The Court’s interest in leveling the political playing field waned as quickly as it waxed. Since Bush v. Gore, the Court has consistently refused opportunities to make the electoral process fairer. Consider gerrymandering: nothing makes ballots more worthless than having the election results foreordained by sitting politicians’ artful jiggering of the district lines. Yet the Supreme Court has refused to do anything about the increasingly aggressive and sophisticated means by which officeholders pick their constituents rather than the other way around. Moreover, the Court has turned a purported concern with voter chicanery into a green light for draconian voter-identification laws, despite virtually no evidence of voting fraud perpetrated through impersonation of registered voters at the polls. The Court also has responded to the Voting Rights Act—Congress’s most notable and successful attempt to promote equality within the political process—by adopting the narrowest possible construction of the Act and expressing skepticism about its constitutionality. Most notoriously, the Court has dismissed the very idea that equalizing chances for political influence is a legitimate value when it comes to campaign-finance regulation.

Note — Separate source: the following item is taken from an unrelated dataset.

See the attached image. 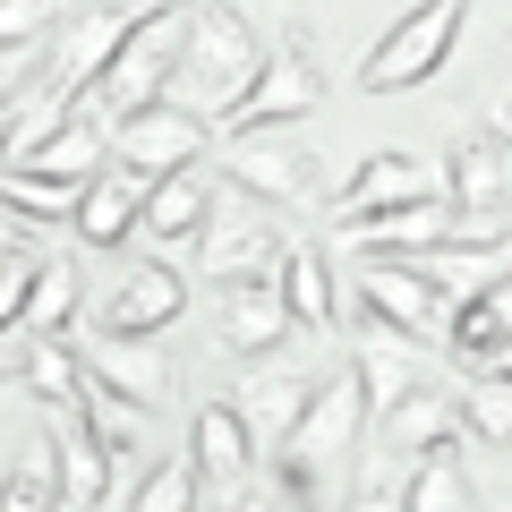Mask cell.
Segmentation results:
<instances>
[{"label":"cell","instance_id":"obj_22","mask_svg":"<svg viewBox=\"0 0 512 512\" xmlns=\"http://www.w3.org/2000/svg\"><path fill=\"white\" fill-rule=\"evenodd\" d=\"M86 316V274H77L69 248H43L35 256V291H26V342H60V333Z\"/></svg>","mask_w":512,"mask_h":512},{"label":"cell","instance_id":"obj_34","mask_svg":"<svg viewBox=\"0 0 512 512\" xmlns=\"http://www.w3.org/2000/svg\"><path fill=\"white\" fill-rule=\"evenodd\" d=\"M43 52H52V43H9V52H0V103H18V86H35Z\"/></svg>","mask_w":512,"mask_h":512},{"label":"cell","instance_id":"obj_36","mask_svg":"<svg viewBox=\"0 0 512 512\" xmlns=\"http://www.w3.org/2000/svg\"><path fill=\"white\" fill-rule=\"evenodd\" d=\"M239 512H308V504H291V495H239Z\"/></svg>","mask_w":512,"mask_h":512},{"label":"cell","instance_id":"obj_2","mask_svg":"<svg viewBox=\"0 0 512 512\" xmlns=\"http://www.w3.org/2000/svg\"><path fill=\"white\" fill-rule=\"evenodd\" d=\"M180 52H188V0H154V9H137V18H128V35H120V52H111L103 77H94L86 111L111 128V120H128V111L163 103Z\"/></svg>","mask_w":512,"mask_h":512},{"label":"cell","instance_id":"obj_6","mask_svg":"<svg viewBox=\"0 0 512 512\" xmlns=\"http://www.w3.org/2000/svg\"><path fill=\"white\" fill-rule=\"evenodd\" d=\"M103 137H111V163L137 171L146 188H154V180H171V171H197L205 154L222 146L214 128H205L197 111H180L171 94H163V103H146V111H128V120H111Z\"/></svg>","mask_w":512,"mask_h":512},{"label":"cell","instance_id":"obj_15","mask_svg":"<svg viewBox=\"0 0 512 512\" xmlns=\"http://www.w3.org/2000/svg\"><path fill=\"white\" fill-rule=\"evenodd\" d=\"M342 248H359V256H427V248H453V205L444 197H419V205H393V214H367V222H350V231H333Z\"/></svg>","mask_w":512,"mask_h":512},{"label":"cell","instance_id":"obj_23","mask_svg":"<svg viewBox=\"0 0 512 512\" xmlns=\"http://www.w3.org/2000/svg\"><path fill=\"white\" fill-rule=\"evenodd\" d=\"M52 453H60V504L69 512H86V504H103L111 495V444L94 436L86 419H52Z\"/></svg>","mask_w":512,"mask_h":512},{"label":"cell","instance_id":"obj_38","mask_svg":"<svg viewBox=\"0 0 512 512\" xmlns=\"http://www.w3.org/2000/svg\"><path fill=\"white\" fill-rule=\"evenodd\" d=\"M487 512H512V487H495V495H487Z\"/></svg>","mask_w":512,"mask_h":512},{"label":"cell","instance_id":"obj_35","mask_svg":"<svg viewBox=\"0 0 512 512\" xmlns=\"http://www.w3.org/2000/svg\"><path fill=\"white\" fill-rule=\"evenodd\" d=\"M26 367V333H0V376H18Z\"/></svg>","mask_w":512,"mask_h":512},{"label":"cell","instance_id":"obj_28","mask_svg":"<svg viewBox=\"0 0 512 512\" xmlns=\"http://www.w3.org/2000/svg\"><path fill=\"white\" fill-rule=\"evenodd\" d=\"M504 333H512V282H495V291H478V299H461V308H453L444 342H453L461 359H478V367H487L495 350H504Z\"/></svg>","mask_w":512,"mask_h":512},{"label":"cell","instance_id":"obj_31","mask_svg":"<svg viewBox=\"0 0 512 512\" xmlns=\"http://www.w3.org/2000/svg\"><path fill=\"white\" fill-rule=\"evenodd\" d=\"M402 478H410V461L376 453V461L359 470V487L342 495V512H402Z\"/></svg>","mask_w":512,"mask_h":512},{"label":"cell","instance_id":"obj_5","mask_svg":"<svg viewBox=\"0 0 512 512\" xmlns=\"http://www.w3.org/2000/svg\"><path fill=\"white\" fill-rule=\"evenodd\" d=\"M461 18H470V0H419V9L393 18V35L359 60V86L367 94H410V86H427V77H444V60H453V43H461Z\"/></svg>","mask_w":512,"mask_h":512},{"label":"cell","instance_id":"obj_1","mask_svg":"<svg viewBox=\"0 0 512 512\" xmlns=\"http://www.w3.org/2000/svg\"><path fill=\"white\" fill-rule=\"evenodd\" d=\"M256 69H265V43H256L248 9H231V0H197V9H188V52H180V69H171V103L197 111V120L222 137V120L248 103Z\"/></svg>","mask_w":512,"mask_h":512},{"label":"cell","instance_id":"obj_4","mask_svg":"<svg viewBox=\"0 0 512 512\" xmlns=\"http://www.w3.org/2000/svg\"><path fill=\"white\" fill-rule=\"evenodd\" d=\"M282 214L274 205L239 197V188H214V214H205L197 231V282H214V291H231V282H265L282 265Z\"/></svg>","mask_w":512,"mask_h":512},{"label":"cell","instance_id":"obj_32","mask_svg":"<svg viewBox=\"0 0 512 512\" xmlns=\"http://www.w3.org/2000/svg\"><path fill=\"white\" fill-rule=\"evenodd\" d=\"M52 18H60V0H0V52L9 43H52Z\"/></svg>","mask_w":512,"mask_h":512},{"label":"cell","instance_id":"obj_17","mask_svg":"<svg viewBox=\"0 0 512 512\" xmlns=\"http://www.w3.org/2000/svg\"><path fill=\"white\" fill-rule=\"evenodd\" d=\"M214 188H222V180H205V171H171V180H154V188H146V214H137V239H146L154 256L197 248L205 214H214Z\"/></svg>","mask_w":512,"mask_h":512},{"label":"cell","instance_id":"obj_33","mask_svg":"<svg viewBox=\"0 0 512 512\" xmlns=\"http://www.w3.org/2000/svg\"><path fill=\"white\" fill-rule=\"evenodd\" d=\"M26 291H35V256H9L0 265V333L26 325Z\"/></svg>","mask_w":512,"mask_h":512},{"label":"cell","instance_id":"obj_10","mask_svg":"<svg viewBox=\"0 0 512 512\" xmlns=\"http://www.w3.org/2000/svg\"><path fill=\"white\" fill-rule=\"evenodd\" d=\"M419 197H444L436 171H427L419 154H402V146H376V154H367V163L325 197V214H333V231H350V222L393 214V205H419Z\"/></svg>","mask_w":512,"mask_h":512},{"label":"cell","instance_id":"obj_7","mask_svg":"<svg viewBox=\"0 0 512 512\" xmlns=\"http://www.w3.org/2000/svg\"><path fill=\"white\" fill-rule=\"evenodd\" d=\"M316 103H325V77H316V60L299 52V43H274V52H265V69H256V86H248V103L222 120V137H274V128L308 120Z\"/></svg>","mask_w":512,"mask_h":512},{"label":"cell","instance_id":"obj_20","mask_svg":"<svg viewBox=\"0 0 512 512\" xmlns=\"http://www.w3.org/2000/svg\"><path fill=\"white\" fill-rule=\"evenodd\" d=\"M274 282H282V308H291L299 333H333L342 325V291H333V265H325L316 239H291V248H282Z\"/></svg>","mask_w":512,"mask_h":512},{"label":"cell","instance_id":"obj_19","mask_svg":"<svg viewBox=\"0 0 512 512\" xmlns=\"http://www.w3.org/2000/svg\"><path fill=\"white\" fill-rule=\"evenodd\" d=\"M453 427H461V393L419 384V393H402V402L376 419V436H384L393 461H419V453H436V444H453Z\"/></svg>","mask_w":512,"mask_h":512},{"label":"cell","instance_id":"obj_26","mask_svg":"<svg viewBox=\"0 0 512 512\" xmlns=\"http://www.w3.org/2000/svg\"><path fill=\"white\" fill-rule=\"evenodd\" d=\"M0 512H69L60 504V453H52V427L26 444L9 470H0Z\"/></svg>","mask_w":512,"mask_h":512},{"label":"cell","instance_id":"obj_14","mask_svg":"<svg viewBox=\"0 0 512 512\" xmlns=\"http://www.w3.org/2000/svg\"><path fill=\"white\" fill-rule=\"evenodd\" d=\"M214 325H222V350H231V359H248V367H256V359H274V350L299 333L291 308H282V282H274V274H265V282H231Z\"/></svg>","mask_w":512,"mask_h":512},{"label":"cell","instance_id":"obj_9","mask_svg":"<svg viewBox=\"0 0 512 512\" xmlns=\"http://www.w3.org/2000/svg\"><path fill=\"white\" fill-rule=\"evenodd\" d=\"M359 308L376 316V325L410 333V342H436V333L453 325V299H444L419 265H402V256H367L359 265Z\"/></svg>","mask_w":512,"mask_h":512},{"label":"cell","instance_id":"obj_13","mask_svg":"<svg viewBox=\"0 0 512 512\" xmlns=\"http://www.w3.org/2000/svg\"><path fill=\"white\" fill-rule=\"evenodd\" d=\"M188 470H197V487L222 495V504H239V487L256 478V444H248V427H239L231 402H205L197 419H188Z\"/></svg>","mask_w":512,"mask_h":512},{"label":"cell","instance_id":"obj_18","mask_svg":"<svg viewBox=\"0 0 512 512\" xmlns=\"http://www.w3.org/2000/svg\"><path fill=\"white\" fill-rule=\"evenodd\" d=\"M350 376H359V393H367V419H384V410L402 402V393H419V342L367 316L359 350H350Z\"/></svg>","mask_w":512,"mask_h":512},{"label":"cell","instance_id":"obj_27","mask_svg":"<svg viewBox=\"0 0 512 512\" xmlns=\"http://www.w3.org/2000/svg\"><path fill=\"white\" fill-rule=\"evenodd\" d=\"M461 504H470V461H461V444H436V453L410 461L402 512H461Z\"/></svg>","mask_w":512,"mask_h":512},{"label":"cell","instance_id":"obj_29","mask_svg":"<svg viewBox=\"0 0 512 512\" xmlns=\"http://www.w3.org/2000/svg\"><path fill=\"white\" fill-rule=\"evenodd\" d=\"M461 427H470L478 444H512V376L478 367V376L461 384Z\"/></svg>","mask_w":512,"mask_h":512},{"label":"cell","instance_id":"obj_16","mask_svg":"<svg viewBox=\"0 0 512 512\" xmlns=\"http://www.w3.org/2000/svg\"><path fill=\"white\" fill-rule=\"evenodd\" d=\"M77 359H86V384L120 393V402H128V410H146V419L171 402V359H163L154 342H86Z\"/></svg>","mask_w":512,"mask_h":512},{"label":"cell","instance_id":"obj_21","mask_svg":"<svg viewBox=\"0 0 512 512\" xmlns=\"http://www.w3.org/2000/svg\"><path fill=\"white\" fill-rule=\"evenodd\" d=\"M137 214H146V180L111 163L103 180L77 197V214H69V222H77V239H86V248H111V256H120L128 239H137Z\"/></svg>","mask_w":512,"mask_h":512},{"label":"cell","instance_id":"obj_11","mask_svg":"<svg viewBox=\"0 0 512 512\" xmlns=\"http://www.w3.org/2000/svg\"><path fill=\"white\" fill-rule=\"evenodd\" d=\"M308 402H316V376H299V367H248V376H239L231 410H239V427H248L256 461H274L282 444H291V427L308 419Z\"/></svg>","mask_w":512,"mask_h":512},{"label":"cell","instance_id":"obj_3","mask_svg":"<svg viewBox=\"0 0 512 512\" xmlns=\"http://www.w3.org/2000/svg\"><path fill=\"white\" fill-rule=\"evenodd\" d=\"M86 316H94V342H154V333H171L188 316V274L171 256L137 248V256H120V274L103 291H86Z\"/></svg>","mask_w":512,"mask_h":512},{"label":"cell","instance_id":"obj_40","mask_svg":"<svg viewBox=\"0 0 512 512\" xmlns=\"http://www.w3.org/2000/svg\"><path fill=\"white\" fill-rule=\"evenodd\" d=\"M0 265H9V256H0Z\"/></svg>","mask_w":512,"mask_h":512},{"label":"cell","instance_id":"obj_25","mask_svg":"<svg viewBox=\"0 0 512 512\" xmlns=\"http://www.w3.org/2000/svg\"><path fill=\"white\" fill-rule=\"evenodd\" d=\"M427 282H436L444 299H478V291H495V282H512V248H427V256H410Z\"/></svg>","mask_w":512,"mask_h":512},{"label":"cell","instance_id":"obj_39","mask_svg":"<svg viewBox=\"0 0 512 512\" xmlns=\"http://www.w3.org/2000/svg\"><path fill=\"white\" fill-rule=\"evenodd\" d=\"M0 163H9V103H0Z\"/></svg>","mask_w":512,"mask_h":512},{"label":"cell","instance_id":"obj_24","mask_svg":"<svg viewBox=\"0 0 512 512\" xmlns=\"http://www.w3.org/2000/svg\"><path fill=\"white\" fill-rule=\"evenodd\" d=\"M18 384L35 393L52 419H69V410H86V359H77V342L60 333V342H26V367Z\"/></svg>","mask_w":512,"mask_h":512},{"label":"cell","instance_id":"obj_30","mask_svg":"<svg viewBox=\"0 0 512 512\" xmlns=\"http://www.w3.org/2000/svg\"><path fill=\"white\" fill-rule=\"evenodd\" d=\"M197 470L188 461H154L146 478H137V495H128V512H197Z\"/></svg>","mask_w":512,"mask_h":512},{"label":"cell","instance_id":"obj_8","mask_svg":"<svg viewBox=\"0 0 512 512\" xmlns=\"http://www.w3.org/2000/svg\"><path fill=\"white\" fill-rule=\"evenodd\" d=\"M214 171L222 188H239V197L274 205V214H299V205L316 197V171L299 146H282V137H222L214 146Z\"/></svg>","mask_w":512,"mask_h":512},{"label":"cell","instance_id":"obj_37","mask_svg":"<svg viewBox=\"0 0 512 512\" xmlns=\"http://www.w3.org/2000/svg\"><path fill=\"white\" fill-rule=\"evenodd\" d=\"M487 367H495V376H512V333H504V350H495V359H487Z\"/></svg>","mask_w":512,"mask_h":512},{"label":"cell","instance_id":"obj_12","mask_svg":"<svg viewBox=\"0 0 512 512\" xmlns=\"http://www.w3.org/2000/svg\"><path fill=\"white\" fill-rule=\"evenodd\" d=\"M128 18H137V9H86V18H69V35L52 43V77H43L60 111H86V94H94V77H103V60L120 52Z\"/></svg>","mask_w":512,"mask_h":512}]
</instances>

But Bush v. Gore casts a shadow far beyond the Court’s election-law docket. At the time of the decision, many observers—including Justices John Paul Stevens, Ruth Bader Ginsburg, and Stephen Breyer in dissent—warned that the Court might lose the nation’s confidence in its role as an impartial guardian of the law. That didn’t happen, but the Court apparently did gain a disturbing degree of confidence in itself. Having decided in 2000 that Congress could not be trusted to have the final word in the presidential election—even though the Twelfth Amendment establishes Congress, not the Supreme Court, as the ultimate arbiter—a number of justices have been making a habit of expressing distrust for Congress in other areas.